Die Winterreise, Paris, Athénée – Louis Jouvet, mardi 18 novembre 2025
Il est là, sombre, prostré en fond de scène. Le public s’installe mais le wanderer est déjà là, image inusuelle et inoubliable. On le sent déjà : Ian Bostridge habite le personnage qu’il va chanter. Un vieillard mélancolique est là aussi, pieds ballants, qui revient à l’extrême fin du spectacle après être allé s’assoir au premier rang pour revivre son histoire. Son visage semble interroger cet ailleurs que sondent les vingt-quatre mélodies du cycle schubertien.

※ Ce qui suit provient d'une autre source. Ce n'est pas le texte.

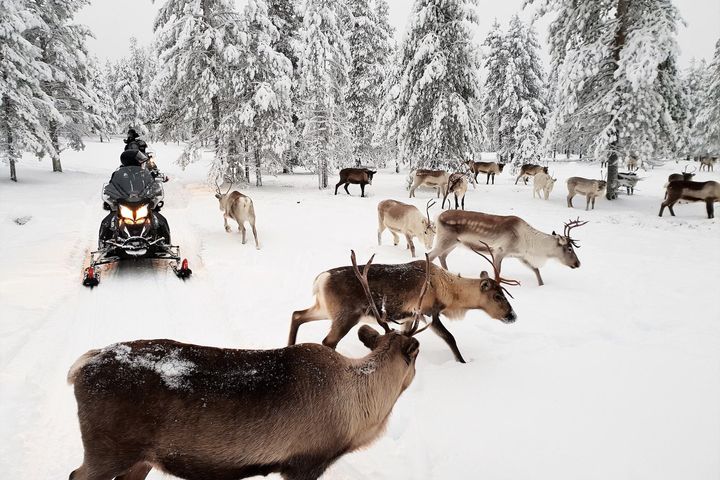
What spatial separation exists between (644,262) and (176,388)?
10315 millimetres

Dès le Gute Nacht initial, Julus Drake fait ressortir les dissonances de la partition, comme une brûlure, une déchirure, une faille. La plupart des lieder s’enchaînent sans pose, invitant une urgence palpable, avec un piano confident qui parfois semble marteler un glas sinistre.
Son interprétation se fond dans celle de son complice, qui jamais ne le regarde. Inutile : combien de fois ont-ils déjà donné ce cycle en concert ? Il y a quelques années, dans l’introduction de son magistral et indispensable essai consacré à l’œuvre, le ténor disait qu’il avait déjà chanté plus d’une centaine de fois le Winterreise qui est, d’après lui – fort justement – une des plus grandes partitions qui soit. Cela fait quarante ans que Ian Bostridge chemine avec le Voyage d’hiver…
Au fil de ces années sa voix a logiquement évolué, avec une sonorité plus sombre, une puissance rare, malgré quelques aigus moins faciles qu’il sait si justement cacher par le métier d’acteur. Car c’est à un spectacle unique que Ian Bostridge nous convie dans un jeu théâtral confondant de profondeur et de justesse. Il nous fait voyager en nous ouvrant des abîmes de tristesse, de désespoir, de révolte et de résignation.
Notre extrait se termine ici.